*** Provided information ***
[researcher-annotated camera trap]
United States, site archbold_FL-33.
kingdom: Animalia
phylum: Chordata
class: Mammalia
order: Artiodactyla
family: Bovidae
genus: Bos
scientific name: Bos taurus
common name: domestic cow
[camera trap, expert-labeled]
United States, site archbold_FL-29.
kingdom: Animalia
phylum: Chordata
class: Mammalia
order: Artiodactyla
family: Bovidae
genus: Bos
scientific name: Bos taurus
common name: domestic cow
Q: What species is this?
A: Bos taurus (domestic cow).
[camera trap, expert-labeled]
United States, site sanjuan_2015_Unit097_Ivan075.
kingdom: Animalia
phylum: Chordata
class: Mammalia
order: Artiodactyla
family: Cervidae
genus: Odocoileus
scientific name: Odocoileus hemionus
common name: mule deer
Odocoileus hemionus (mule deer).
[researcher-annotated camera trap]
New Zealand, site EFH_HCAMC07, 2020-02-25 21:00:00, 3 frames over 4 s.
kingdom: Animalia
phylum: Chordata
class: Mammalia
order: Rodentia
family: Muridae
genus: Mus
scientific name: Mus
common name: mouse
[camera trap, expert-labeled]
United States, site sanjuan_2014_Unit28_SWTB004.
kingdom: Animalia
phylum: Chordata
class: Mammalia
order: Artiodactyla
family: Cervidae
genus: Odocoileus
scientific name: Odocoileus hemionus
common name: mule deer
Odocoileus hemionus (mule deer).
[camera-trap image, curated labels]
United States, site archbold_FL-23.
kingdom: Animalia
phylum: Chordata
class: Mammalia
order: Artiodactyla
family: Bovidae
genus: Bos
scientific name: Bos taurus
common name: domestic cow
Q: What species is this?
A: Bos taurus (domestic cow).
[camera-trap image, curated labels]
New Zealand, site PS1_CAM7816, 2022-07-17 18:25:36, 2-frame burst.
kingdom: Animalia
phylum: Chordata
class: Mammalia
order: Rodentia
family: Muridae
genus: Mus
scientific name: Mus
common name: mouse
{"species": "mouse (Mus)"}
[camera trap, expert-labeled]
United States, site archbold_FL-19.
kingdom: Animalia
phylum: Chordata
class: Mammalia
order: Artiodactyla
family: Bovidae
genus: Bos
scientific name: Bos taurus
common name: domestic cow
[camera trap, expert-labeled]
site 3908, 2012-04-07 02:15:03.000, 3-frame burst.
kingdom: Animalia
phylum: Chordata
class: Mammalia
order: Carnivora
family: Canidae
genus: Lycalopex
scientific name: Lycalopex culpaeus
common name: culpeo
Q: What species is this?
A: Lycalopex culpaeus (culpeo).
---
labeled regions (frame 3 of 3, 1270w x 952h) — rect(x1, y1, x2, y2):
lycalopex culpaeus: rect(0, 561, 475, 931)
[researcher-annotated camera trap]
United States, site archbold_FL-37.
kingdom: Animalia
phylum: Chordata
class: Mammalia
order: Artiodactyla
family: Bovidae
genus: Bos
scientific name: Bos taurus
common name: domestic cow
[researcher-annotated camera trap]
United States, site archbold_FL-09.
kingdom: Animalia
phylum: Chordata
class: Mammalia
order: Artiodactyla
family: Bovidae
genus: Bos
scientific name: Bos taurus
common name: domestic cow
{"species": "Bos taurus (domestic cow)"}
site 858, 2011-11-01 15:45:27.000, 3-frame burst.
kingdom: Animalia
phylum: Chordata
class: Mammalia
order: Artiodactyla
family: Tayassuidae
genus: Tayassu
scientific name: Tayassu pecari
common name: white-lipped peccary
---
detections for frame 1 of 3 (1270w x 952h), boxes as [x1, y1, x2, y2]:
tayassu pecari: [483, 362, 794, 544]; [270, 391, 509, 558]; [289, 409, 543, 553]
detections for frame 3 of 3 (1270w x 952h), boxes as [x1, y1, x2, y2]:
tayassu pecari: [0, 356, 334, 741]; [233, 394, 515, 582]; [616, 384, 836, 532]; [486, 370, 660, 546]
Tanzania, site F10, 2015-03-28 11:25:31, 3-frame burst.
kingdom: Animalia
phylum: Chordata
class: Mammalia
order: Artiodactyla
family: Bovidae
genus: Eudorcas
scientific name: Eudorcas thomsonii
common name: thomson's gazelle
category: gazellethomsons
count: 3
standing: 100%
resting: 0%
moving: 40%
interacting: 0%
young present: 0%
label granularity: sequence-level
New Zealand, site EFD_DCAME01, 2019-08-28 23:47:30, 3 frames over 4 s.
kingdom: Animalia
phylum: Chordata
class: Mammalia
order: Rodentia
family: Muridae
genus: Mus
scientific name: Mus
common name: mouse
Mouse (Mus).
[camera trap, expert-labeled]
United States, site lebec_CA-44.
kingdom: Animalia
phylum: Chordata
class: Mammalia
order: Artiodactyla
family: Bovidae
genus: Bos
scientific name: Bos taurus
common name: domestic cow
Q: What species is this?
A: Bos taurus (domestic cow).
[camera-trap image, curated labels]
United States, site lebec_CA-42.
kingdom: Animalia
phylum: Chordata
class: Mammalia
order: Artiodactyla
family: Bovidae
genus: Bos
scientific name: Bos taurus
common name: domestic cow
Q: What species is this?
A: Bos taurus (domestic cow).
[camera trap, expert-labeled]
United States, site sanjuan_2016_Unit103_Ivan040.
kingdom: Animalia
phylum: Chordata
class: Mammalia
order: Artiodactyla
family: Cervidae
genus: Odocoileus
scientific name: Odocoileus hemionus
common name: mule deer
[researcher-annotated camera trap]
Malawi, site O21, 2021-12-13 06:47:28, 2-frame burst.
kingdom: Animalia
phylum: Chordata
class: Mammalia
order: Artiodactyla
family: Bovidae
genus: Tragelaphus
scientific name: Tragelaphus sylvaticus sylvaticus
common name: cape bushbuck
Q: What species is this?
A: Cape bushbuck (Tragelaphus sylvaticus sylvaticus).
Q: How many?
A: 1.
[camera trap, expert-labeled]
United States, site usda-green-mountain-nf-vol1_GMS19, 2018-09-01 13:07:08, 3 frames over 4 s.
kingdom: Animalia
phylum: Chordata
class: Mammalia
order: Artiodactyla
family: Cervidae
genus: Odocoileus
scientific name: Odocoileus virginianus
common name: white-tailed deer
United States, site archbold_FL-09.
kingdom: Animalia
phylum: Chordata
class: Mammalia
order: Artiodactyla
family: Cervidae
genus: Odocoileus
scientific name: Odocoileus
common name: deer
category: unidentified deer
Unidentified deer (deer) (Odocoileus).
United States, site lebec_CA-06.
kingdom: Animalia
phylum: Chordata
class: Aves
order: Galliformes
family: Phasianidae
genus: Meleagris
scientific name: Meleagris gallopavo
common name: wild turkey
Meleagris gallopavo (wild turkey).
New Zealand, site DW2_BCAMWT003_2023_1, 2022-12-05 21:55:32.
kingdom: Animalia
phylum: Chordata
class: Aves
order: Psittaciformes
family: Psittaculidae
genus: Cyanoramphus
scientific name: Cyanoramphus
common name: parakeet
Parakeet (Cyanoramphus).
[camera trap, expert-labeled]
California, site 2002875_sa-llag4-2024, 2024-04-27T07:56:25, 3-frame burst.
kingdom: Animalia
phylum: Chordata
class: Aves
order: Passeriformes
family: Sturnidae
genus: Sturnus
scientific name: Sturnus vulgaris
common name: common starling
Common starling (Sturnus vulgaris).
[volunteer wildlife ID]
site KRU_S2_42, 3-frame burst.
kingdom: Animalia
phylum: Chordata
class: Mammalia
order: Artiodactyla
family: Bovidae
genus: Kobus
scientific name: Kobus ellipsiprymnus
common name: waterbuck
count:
*** End of Provided information ***
> _Task to complete_
From the data above, output every line exactly.

> _Problem solution_
[researcher-annotated camera trap]
United States, site archbold_FL-33.
kingdom: Animalia
phylum: Chordata
class: Mammalia
order: Artiodactyla
family: Bovidae
genus: Bos
scientific name: Bos taurus
common name: domestic cow
[camera trap, expert-labeled]
United States, site archbold_FL-29.
kingdom: Animalia
phylum: Chordata
class: Mammalia
order: Artiodactyla
family: Bovidae
genus: Bos
scientific name: Bos taurus
common name: domestic cow
Q: What species is this?
A: Bos taurus (domestic cow).
[camera trap, expert-labeled]
United States, site sanjuan_2015_Unit097_Ivan075.
kingdom: Animalia
phylum: Chordata
class: Mammalia
order: Artiodactyla
family: Cervidae
genus: Odocoileus
scientific name: Odocoileus hemionus
common name: mule deer
Odocoileus hemionus (mule deer).
[researcher-annotated camera trap]
New Zealand, site EFH_HCAMC07, 2020-02-25 21:00:00, 3 frames over 4 s.
kingdom: Animalia
phylum: Chordata
class: Mammalia
order: Rodentia
family: Muridae
genus: Mus
scientific name: Mus
common name: mouse
[camera trap, expert-labeled]
United States, site sanjuan_2014_Unit28_SWTB004.
kingdom: Animalia
phylum: Chordata
class: Mammalia
order: Artiodactyla
family: Cervidae
genus: Odocoileus
scientific name: Odocoileus hemionus
common name: mule deer
Odocoileus hemionus (mule deer).
[camera-trap image, curated labels]
United States, site archbold_FL-23.
kingdom: Animalia
phylum: Chordata
class: Mammalia
order: Artiodactyla
family: Bovidae
genus: Bos
scientific name: Bos taurus
common name: domestic cow
Q: What species is this?
A: Bos taurus (domestic cow).
[camera-trap image, curated labels]
New Zealand, site PS1_CAM7816, 2022-07-17 18:25:36, 2-frame burst.
kingdom: Animalia
phylum: Chordata
class: Mammalia
order: Rodentia
family: Muridae
genus: Mus
scientific name: Mus
common name: mouse
{"species": "mouse (Mus)"}
[camera trap, expert-labeled]
United States, site archbold_FL-19.
kingdom: Animalia
phylum: Chordata
class: Mammalia
order: Artiodactyla
family: Bovidae
genus: Bos
scientific name: Bos taurus
common name: domestic cow
[camera trap, expert-labeled]
site 3908, 2012-04-07 02:15:03.000, 3-frame burst.
kingdom: Animalia
phylum: Chordata
class: Mammalia
order: Carnivora
family: Canidae
genus: Lycalopex
scientific name: Lycalopex culpaeus
common name: culpeo
Q: What species is this?
A: Lycalopex culpaeus (culpeo).
---
labeled regions (frame 3 of 3, 1270w x 952h) — rect(x1, y1, x2, y2):
lycalopex culpaeus: rect(0, 561, 475, 931)
[researcher-annotated camera trap]
United States, site archbold_FL-37.
kingdom: Animalia
phylum: Chordata
class: Mammalia
order: Artiodactyla
family: Bovidae
genus: Bos
scientific name: Bos taurus
common name: domestic cow
[researcher-annotated camera trap]
United States, site archbold_FL-09.
kingdom: Animalia
phylum: Chordata
class: Mammalia
order: Artiodactyla
family: Bovidae
genus: Bos
scientific name: Bos taurus
common name: domestic cow
{"species": "Bos taurus (domestic cow)"}
site 858, 2011-11-01 15:45:27.000, 3-frame burst.
kingdom: Animalia
phylum: Chordata
class: Mammalia
order: Artiodactyla
family: Tayassuidae
genus: Tayassu
scientific name: Tayassu pecari
common name: white-lipped peccary
---
detections for frame 1 of 3 (1270w x 952h), boxes as [x1, y1, x2, y2]:
tayassu pecari: [483, 362, 794, 544]; [270, 391, 509, 558]; [289, 409, 543, 553]
detections for frame 3 of 3 (1270w x 952h), boxes as [x1, y1, x2, y2]:
tayassu pecari: [0, 356, 334, 741]; [233, 394, 515, 582]; [616, 384, 836, 532]; [486, 370, 660, 546]
Tanzania, site F10, 2015-03-28 11:25:31, 3-frame burst.
kingdom: Animalia
phylum: Chordata
class: Mammalia
order: Artiodactyla
family: Bovidae
genus: Eudorcas
scientific name: Eudorcas thomsonii
common name: thomson's gazelle
category: gazellethomsons
count: 3
standing: 100%
resting: 0%
moving: 40%
interacting: 0%
young present: 0%
label granularity: sequence-level
New Zealand, site EFD_DCAME01, 2019-08-28 23:47:30, 3 frames over 4 s.
kingdom: Animalia
phylum: Chordata
class: Mammalia
order: Rodentia
family: Muridae
genus: Mus
scientific name: Mus
common name: mouse
Mouse (Mus).
[camera trap, expert-labeled]
United States, site lebec_CA-44.
kingdom: Animalia
phylum: Chordata
class: Mammalia
order: Artiodactyla
family: Bovidae
genus: Bos
scientific name: Bos taurus
common name: domestic cow
Q: What species is this?
A: Bos taurus (domestic cow).
[camera-trap image, curated labels]
United States, site lebec_CA-42.
kingdom: Animalia
phylum: Chordata
class: Mammalia
order: Artiodactyla
family: Bovidae
genus: Bos
scientific name: Bos taurus
common name: domestic cow
Q: What species is this?
A: Bos taurus (domestic cow).
[camera trap, expert-labeled]
United States, site sanjuan_2016_Unit103_Ivan040.
kingdom: Animalia
phylum: Chordata
class: Mammalia
order: Artiodactyla
family: Cervidae
genus: Odocoileus
scientific name: Odocoileus hemionus
common name: mule deer
[researcher-annotated camera trap]
Malawi, site O21, 2021-12-13 06:47:28, 2-frame burst.
kingdom: Animalia
phylum: Chordata
class: Mammalia
order: Artiodactyla
family: Bovidae
genus: Tragelaphus
scientific name: Tragelaphus sylvaticus sylvaticus
common name: cape bushbuck
Q: What species is this?
A: Cape bushbuck (Tragelaphus sylvaticus sylvaticus).
Q: How many?
A: 1.
[camera trap, expert-labeled]
United States, site usda-green-mountain-nf-vol1_GMS19, 2018-09-01 13:07:08, 3 frames over 4 s.
kingdom: Animalia
phylum: Chordata
class: Mammalia
order: Artiodactyla
family: Cervidae
genus: Odocoileus
scientific name: Odocoileus virginianus
common name: white-tailed deer
United States, site archbold_FL-09.
kingdom: Animalia
phylum: Chordata
class: Mammalia
order: Artiodactyla
family: Cervidae
genus: Odocoileus
scientific name: Odocoileus
common name: deer
category: unidentified deer
Unidentified deer (deer) (Odocoileus).
United States, site lebec_CA-06.
kingdom: Animalia
phylum: Chordata
class: Aves
order: Galliformes
family: Phasianidae
genus: Meleagris
scientific name: Meleagris gallopavo
common name: wild turkey
Meleagris gallopavo (wild turkey).
New Zealand, site DW2_BCAMWT003_2023_1, 2022-12-05 21:55:32.
kingdom: Animalia
phylum: Chordata
class: Aves
order: Psittaciformes
family: Psittaculidae
genus: Cyanoramphus
scientific name: Cyanoramphus
common name: parakeet
Parakeet (Cyanoramphus).
[camera trap, expert-labeled]
California, site 2002875_sa-llag4-2024, 2024-04-27T07:56:25, 3-frame burst.
kingdom: Animalia
phylum: Chordata
class: Aves
order: Passeriformes
family: Sturnidae
genus: Sturnus
scientific name: Sturnus vulgaris
common name: common starling
Common starling (Sturnus vulgaris).
[volunteer wildlife ID]
site KRU_S2_42, 3-frame burst.
kingdom: Animalia
phylum: Chordata
class: Mammalia
order: Artiodactyla
family: Bovidae
genus: Kobus
scientific name: Kobus ellipsiprymnus
common name: waterbuck
count:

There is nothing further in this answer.